--- Task A ---
List every figure written in digits in the passage on long-term data storage, each with the words it belongs to.
--- Task B ---
Carry the passage on long-term data storage forward from its final sentence.

--- Supplied passage ---
----

On-premise RAID systems are designed to add exactly that protection. And the “hyperscaler” cloud providers, which use large quantities of low-cost hardware, will even swap out whole aisles or even whole datacentres as hardware nears the end of service life.
Increasingly, this allows customers and cloud service providers to swap out traditional, but less flexible, long-term media such as optical drives or magnetic tape. Tape, in particular, needs careful physical management if used for long-term storage.
Why do we need indefinite storage?
As organisations look to extract more value from their data, and storage costs fall, there is a clear trend towards keeping more data, for longer. Firms might want to use data for advanced analytics, or to train artificial intelligence systems.
There are also regulatory demands to keep data for longer. Healthcare and financial services are just two areas where organisations can be required to keep records for the lifetime of the customer or patient, and a number of years after that.
In the UK, for example, a patient’s record must be kept for 10 years after death. Organisations that need a 360° view of the customer, under fraud prevention laws, will also need to keep data for longer.
Even education sector data, such as degree transcripts, need long-term retention. Manchester University, for example, holds electronic records for its students from 2007, and has paper records going back to before 1978.
More broadly, manufacturers, distributors and retailers need to keep product origin and safety information for longer, for environmental and safety reasons.
A design life of 40 to 50 years is not unusual in industrial equipment or transport. Operators need to access maintenance data for servicing, or in case of unexpected failures.

----

Stored items:
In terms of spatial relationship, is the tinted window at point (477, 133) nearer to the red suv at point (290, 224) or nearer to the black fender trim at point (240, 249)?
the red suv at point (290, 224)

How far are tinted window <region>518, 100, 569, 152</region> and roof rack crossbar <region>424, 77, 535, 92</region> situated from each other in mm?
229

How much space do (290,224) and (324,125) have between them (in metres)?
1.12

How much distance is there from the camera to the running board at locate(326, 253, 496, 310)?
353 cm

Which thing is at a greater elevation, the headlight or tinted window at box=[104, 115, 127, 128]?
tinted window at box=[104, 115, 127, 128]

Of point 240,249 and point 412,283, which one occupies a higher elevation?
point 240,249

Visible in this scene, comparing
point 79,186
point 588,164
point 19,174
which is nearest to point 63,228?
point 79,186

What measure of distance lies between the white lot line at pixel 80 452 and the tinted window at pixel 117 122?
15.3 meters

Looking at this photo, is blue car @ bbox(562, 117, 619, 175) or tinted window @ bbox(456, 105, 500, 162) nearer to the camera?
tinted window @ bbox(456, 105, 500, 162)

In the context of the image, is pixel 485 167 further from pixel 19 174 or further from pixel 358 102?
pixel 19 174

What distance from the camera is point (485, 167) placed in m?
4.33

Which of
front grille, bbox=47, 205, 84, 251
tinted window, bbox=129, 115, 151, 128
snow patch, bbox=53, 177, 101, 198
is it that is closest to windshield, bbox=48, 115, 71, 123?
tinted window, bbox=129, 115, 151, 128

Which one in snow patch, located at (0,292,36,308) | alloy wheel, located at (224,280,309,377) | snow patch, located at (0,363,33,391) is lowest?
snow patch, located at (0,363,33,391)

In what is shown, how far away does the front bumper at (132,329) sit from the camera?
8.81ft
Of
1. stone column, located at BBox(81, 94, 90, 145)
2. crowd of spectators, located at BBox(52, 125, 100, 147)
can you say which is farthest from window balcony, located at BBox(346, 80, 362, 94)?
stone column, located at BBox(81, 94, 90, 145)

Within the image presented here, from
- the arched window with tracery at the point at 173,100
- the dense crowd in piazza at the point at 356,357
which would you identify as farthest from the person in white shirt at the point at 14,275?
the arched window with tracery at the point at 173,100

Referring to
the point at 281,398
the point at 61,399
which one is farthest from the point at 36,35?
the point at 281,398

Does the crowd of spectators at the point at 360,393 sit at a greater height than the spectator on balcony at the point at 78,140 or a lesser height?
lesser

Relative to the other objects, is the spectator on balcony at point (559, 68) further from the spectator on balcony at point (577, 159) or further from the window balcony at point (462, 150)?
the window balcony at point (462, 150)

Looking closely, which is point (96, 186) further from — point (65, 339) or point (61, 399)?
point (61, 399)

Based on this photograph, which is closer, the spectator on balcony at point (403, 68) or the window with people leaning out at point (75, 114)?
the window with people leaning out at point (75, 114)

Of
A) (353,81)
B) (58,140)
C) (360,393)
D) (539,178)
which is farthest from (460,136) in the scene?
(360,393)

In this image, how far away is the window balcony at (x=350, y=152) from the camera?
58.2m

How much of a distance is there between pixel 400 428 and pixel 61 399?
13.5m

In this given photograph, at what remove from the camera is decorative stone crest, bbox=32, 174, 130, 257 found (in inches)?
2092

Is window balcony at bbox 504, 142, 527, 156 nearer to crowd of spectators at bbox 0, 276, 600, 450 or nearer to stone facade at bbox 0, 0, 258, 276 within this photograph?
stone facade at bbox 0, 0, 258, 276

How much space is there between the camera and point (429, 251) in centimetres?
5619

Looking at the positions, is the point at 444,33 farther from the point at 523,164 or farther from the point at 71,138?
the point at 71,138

----

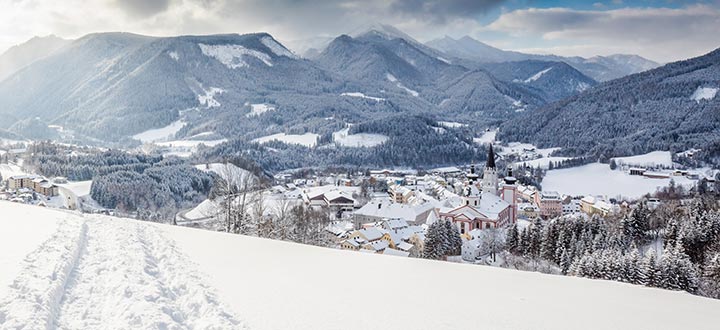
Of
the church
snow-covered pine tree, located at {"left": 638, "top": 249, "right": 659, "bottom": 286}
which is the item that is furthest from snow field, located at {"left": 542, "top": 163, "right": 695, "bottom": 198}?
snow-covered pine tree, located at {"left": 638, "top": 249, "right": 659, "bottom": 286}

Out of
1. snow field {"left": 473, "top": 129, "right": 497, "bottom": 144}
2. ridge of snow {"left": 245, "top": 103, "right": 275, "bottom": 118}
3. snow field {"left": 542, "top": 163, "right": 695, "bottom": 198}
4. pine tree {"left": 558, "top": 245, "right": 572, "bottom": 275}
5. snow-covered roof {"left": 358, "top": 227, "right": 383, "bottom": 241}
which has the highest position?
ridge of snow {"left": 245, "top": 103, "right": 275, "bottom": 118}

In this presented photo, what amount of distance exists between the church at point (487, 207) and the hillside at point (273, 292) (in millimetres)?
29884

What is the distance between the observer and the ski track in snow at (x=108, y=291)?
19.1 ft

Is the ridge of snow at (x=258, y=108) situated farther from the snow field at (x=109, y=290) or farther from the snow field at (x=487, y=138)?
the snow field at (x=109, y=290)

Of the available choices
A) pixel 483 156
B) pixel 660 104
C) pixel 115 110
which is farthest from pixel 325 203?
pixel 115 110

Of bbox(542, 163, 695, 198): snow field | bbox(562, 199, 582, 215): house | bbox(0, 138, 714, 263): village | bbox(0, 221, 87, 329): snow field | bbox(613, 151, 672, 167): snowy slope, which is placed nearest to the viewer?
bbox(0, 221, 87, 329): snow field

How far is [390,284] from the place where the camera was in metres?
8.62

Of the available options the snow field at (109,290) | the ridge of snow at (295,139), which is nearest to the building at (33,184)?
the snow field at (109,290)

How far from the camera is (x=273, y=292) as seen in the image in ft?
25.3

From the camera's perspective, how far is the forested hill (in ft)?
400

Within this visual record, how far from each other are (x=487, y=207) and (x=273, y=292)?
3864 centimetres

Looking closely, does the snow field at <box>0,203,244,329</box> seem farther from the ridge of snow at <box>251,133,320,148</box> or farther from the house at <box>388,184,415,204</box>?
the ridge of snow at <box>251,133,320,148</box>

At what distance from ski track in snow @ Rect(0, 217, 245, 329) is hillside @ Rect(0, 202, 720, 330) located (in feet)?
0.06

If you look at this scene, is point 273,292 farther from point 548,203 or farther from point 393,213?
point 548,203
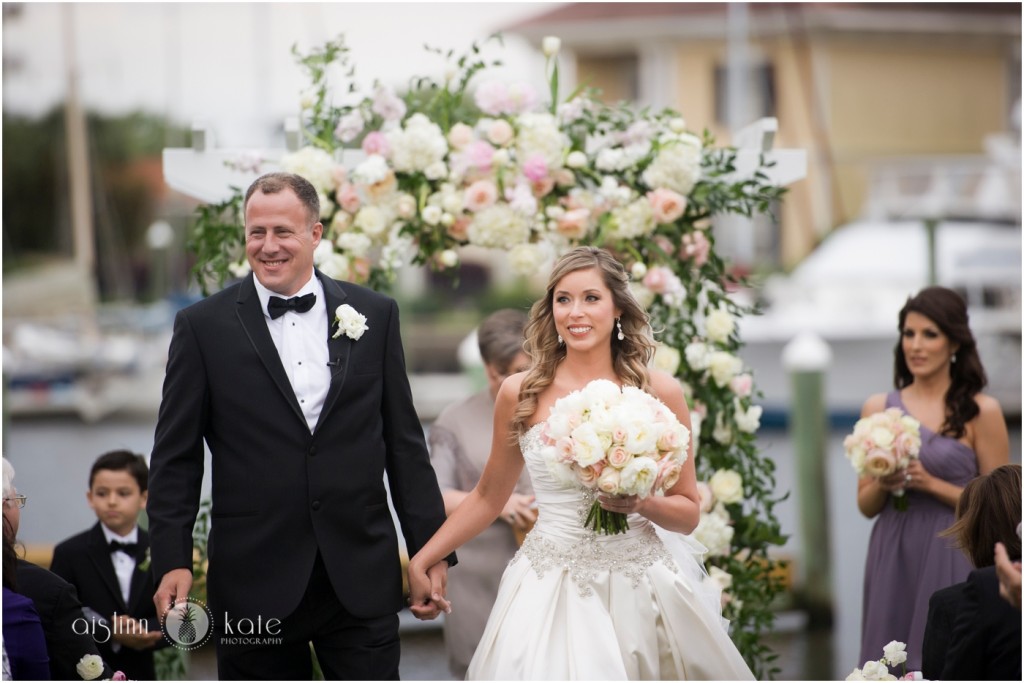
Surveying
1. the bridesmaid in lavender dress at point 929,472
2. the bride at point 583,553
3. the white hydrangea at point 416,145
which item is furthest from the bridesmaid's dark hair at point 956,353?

----

--- Reply A ---
- 10: "kept for 10 years after death"
- 360°: "a 360° view of the customer"
- 2007: "electronic records for its students from 2007"
- 1978: "paper records going back to before 1978"
- 40 and 50: "A design life of 40 to 50 years"

--- Reply B ---
The IT systems used to maintain equipment in the 1980s are very different from those in use today, and those we will use in 40 years from now will be different again.
“If you look back in history to 80 years ago, we didn’t have this problem. It was a paper problem,” says Patrick Smith, field chief technology officer for EMEA at supplier Pure Storage.
“Fast-forward another 80 years, and you will expect to see several paradigm shifts in that time.”
And the need to store data for longer is coupled with growing datasets, as Smith describes it, with each subset of data, such as component, manufacturer, location, materials, manufacturing process and dates adding to the exponential increase. The challenge is to create ways to store data that can cope with that growth, as well as the typical hardware refresh cycle, without the need to move data wholesale every three to five years.
“If you look at the healthcare world, the aim is to store the data in a format that is not tied to any particular software package so we can go and retrieve it in the future,” says Smith.
This is likely to mean a further level of abstraction between hardware and data, as well as new data storage technologies.
Options for indefinite storage
Options to store data beyond the design life of current IT equipment range from the simple – good hardware management and ensuring redundancy – to cutting-edge science.
Among the more extreme options are using data etched by laser into glass, developed by Microsoft as Project Silica, and DNA-based storage. This, if it can scale, promises very high-capacity durable storage.
But in the near term, the emphasis is on improving the durability of storage media such as flash, and ensuring future applications can read data from current storage media. Even if IT teams can copy – and keep copying – data to newer media, this is of little use if the data cannot be read.
For this reason, the industry has developed common formats, such as PDF/A (which dates back to 2005) and self-declaratory data, such as the self-contained information retention format, or SIRF.
These data formats allow for software obsolescence. Chief information officers can exploit the fact that storing data for longer is becoming easier.
“If you look at data five, 10, 15, 40 or 100 years ahead, the platform is going be different, the hardware will be different, the software is going to be different,” says Freeform’s Lock. “That is even if you can physically see the bits and bytes.”